Reproduce the rows below verbatim, starting at the line that contains "Of the items" and running through the last of the rows, with both ends included.

****************************************

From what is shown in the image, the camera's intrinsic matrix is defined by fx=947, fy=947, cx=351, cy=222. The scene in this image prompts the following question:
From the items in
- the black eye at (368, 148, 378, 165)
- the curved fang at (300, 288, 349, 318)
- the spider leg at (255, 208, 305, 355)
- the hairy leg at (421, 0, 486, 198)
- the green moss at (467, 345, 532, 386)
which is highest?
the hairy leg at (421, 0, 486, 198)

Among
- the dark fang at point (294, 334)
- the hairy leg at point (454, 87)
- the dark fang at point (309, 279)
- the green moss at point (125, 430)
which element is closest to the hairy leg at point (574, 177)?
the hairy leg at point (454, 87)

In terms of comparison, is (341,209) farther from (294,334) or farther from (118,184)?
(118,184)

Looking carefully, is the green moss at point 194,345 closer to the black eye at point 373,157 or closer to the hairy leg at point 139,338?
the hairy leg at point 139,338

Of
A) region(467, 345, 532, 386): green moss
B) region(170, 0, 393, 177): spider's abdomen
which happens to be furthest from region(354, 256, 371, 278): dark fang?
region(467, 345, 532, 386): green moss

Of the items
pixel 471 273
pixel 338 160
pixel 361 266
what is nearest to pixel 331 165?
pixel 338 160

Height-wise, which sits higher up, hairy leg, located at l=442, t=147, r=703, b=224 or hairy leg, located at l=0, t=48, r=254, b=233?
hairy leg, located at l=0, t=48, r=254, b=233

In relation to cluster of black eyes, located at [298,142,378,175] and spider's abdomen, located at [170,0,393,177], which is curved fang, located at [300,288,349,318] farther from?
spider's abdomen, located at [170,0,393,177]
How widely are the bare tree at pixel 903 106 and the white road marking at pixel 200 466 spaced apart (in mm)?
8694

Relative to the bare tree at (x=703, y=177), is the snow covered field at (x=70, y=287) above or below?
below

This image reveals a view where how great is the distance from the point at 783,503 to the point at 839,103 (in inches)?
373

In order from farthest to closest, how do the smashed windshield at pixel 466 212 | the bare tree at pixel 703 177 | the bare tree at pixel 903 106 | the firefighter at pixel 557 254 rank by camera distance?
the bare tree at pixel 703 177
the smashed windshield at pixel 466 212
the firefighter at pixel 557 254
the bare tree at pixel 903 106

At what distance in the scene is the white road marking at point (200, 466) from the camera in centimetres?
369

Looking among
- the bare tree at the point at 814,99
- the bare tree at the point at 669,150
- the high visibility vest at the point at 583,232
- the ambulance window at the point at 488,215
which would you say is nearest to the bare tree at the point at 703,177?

****************************************

-- CORRECT OUTPUT --
Of the items
pixel 471 273
pixel 338 160
pixel 361 266
what is nearest to pixel 331 165?
pixel 338 160

Height-wise, which sits higher up, hairy leg, located at l=442, t=147, r=703, b=224 or hairy leg, located at l=0, t=48, r=254, b=233?
hairy leg, located at l=0, t=48, r=254, b=233

In relation to cluster of black eyes, located at [298,142,378,175] and spider's abdomen, located at [170,0,393,177], which is curved fang, located at [300,288,349,318] farther from?
spider's abdomen, located at [170,0,393,177]
How widely are the bare tree at pixel 903 106 and the white road marking at pixel 200 466 spaced apart (in mm)?
8694

Relative to the bare tree at (x=703, y=177), is the snow covered field at (x=70, y=287) above or below?
below

This image reveals a view where how great is the distance from the point at 783,503 to the point at 839,103 (in inches)?
373

In order from farthest to closest, how do the smashed windshield at pixel 466 212 | the bare tree at pixel 703 177 | the bare tree at pixel 903 106 | the firefighter at pixel 557 254 rank by camera distance?
the bare tree at pixel 703 177
the smashed windshield at pixel 466 212
the firefighter at pixel 557 254
the bare tree at pixel 903 106

At what distance in the scene is the white road marking at point (200, 466) from the camera in centimetres?
369

Looking among
- the bare tree at the point at 814,99
- the bare tree at the point at 669,150
- the high visibility vest at the point at 583,232
- the ambulance window at the point at 488,215
which would you say is nearest to the bare tree at the point at 703,177?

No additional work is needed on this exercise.